Passage:
▬▬▬▬▬▬

Kenyan researcher wins prestigious international fellowship at UCT

22 June 2015 | Story by Newsroom

Dr Nadia Chanzu will be investigating why HIV-positive pregnant women on antiretroviral therapy are at particular risk of pre-term births, while on a two-year postdoctoral fellowship at UCT, sponsored by the AXA Research Fund.

Nearly one million babies died in 2013 due to complications related to premature (pre-term) birth, according to World Health Organisation (WHO) estimates. For HIV-infected mothers, the risk of giving birth prematurely is extremely high, putting these babies at risk of increased episodes of illness and death. In order to develop alternative therapies to counter this risk, scientists need a better understanding of the delicate immune balance between an HIV-positive mother and her developing baby. It is to do exactly this that the AXA Research Fund awarded Dr Nadia Chanzu, currently a research scientist at the Gertrude's Children's Hospital in Kenya, a prestigious two-year junior (postdoctoral) fellowship at UCT's Institute of Infectious Disease and Molecular Medicine.

The AXA Research Fund, the research-funding branch of the global insurance brand, seeks to contribute to a greater understanding and prevention of risk worldwide, including environmental, life and socio-economic risk. Fellowships are one of the instruments through which they attempt to achieve this aim. Chanzu is the first African researcher at an African university to be awarded this highly competitive and prestigious fellowship.

▬▬▬▬▬▬

Dataset content:

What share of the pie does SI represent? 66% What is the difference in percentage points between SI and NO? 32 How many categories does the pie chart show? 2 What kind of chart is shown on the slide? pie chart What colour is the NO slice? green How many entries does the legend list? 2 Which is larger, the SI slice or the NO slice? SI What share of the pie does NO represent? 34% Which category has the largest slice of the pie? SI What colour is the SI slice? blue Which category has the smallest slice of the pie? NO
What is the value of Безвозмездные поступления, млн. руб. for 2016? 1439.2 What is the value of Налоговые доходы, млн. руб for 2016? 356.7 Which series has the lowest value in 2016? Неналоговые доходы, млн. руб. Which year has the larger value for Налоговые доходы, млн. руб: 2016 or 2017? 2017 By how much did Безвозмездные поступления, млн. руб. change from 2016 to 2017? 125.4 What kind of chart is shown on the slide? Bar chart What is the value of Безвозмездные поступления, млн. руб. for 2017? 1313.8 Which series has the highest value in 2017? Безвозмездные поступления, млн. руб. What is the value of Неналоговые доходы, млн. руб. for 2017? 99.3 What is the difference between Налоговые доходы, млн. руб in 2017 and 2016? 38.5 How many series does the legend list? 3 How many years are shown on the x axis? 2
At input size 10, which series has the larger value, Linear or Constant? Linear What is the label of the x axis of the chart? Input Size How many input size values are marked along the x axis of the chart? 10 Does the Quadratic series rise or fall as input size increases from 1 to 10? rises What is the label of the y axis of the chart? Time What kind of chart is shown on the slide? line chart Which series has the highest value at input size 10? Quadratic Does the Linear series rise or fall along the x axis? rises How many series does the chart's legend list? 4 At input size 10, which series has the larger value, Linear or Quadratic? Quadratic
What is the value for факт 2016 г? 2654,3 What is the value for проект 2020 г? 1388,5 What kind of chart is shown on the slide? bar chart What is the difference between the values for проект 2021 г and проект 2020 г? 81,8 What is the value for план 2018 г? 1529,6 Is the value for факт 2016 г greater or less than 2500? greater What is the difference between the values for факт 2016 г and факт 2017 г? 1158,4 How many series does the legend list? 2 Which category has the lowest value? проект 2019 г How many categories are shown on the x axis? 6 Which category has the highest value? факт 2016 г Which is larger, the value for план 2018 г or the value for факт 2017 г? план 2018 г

▬▬▬▬▬▬

Directions for this task: Retype the stretch of the fellowship article from "22 June 2015" through "AXA Research Fund.". The lines have no connection to the fellowship article.

Your solution:
22 June 2015 | Story by Newsroom

Dr Nadia Chanzu will be investigating why HIV-positive pregnant women on antiretroviral therapy are at particular risk of pre-term births, while on a two-year postdoctoral fellowship at UCT, sponsored by the AXA Research Fund.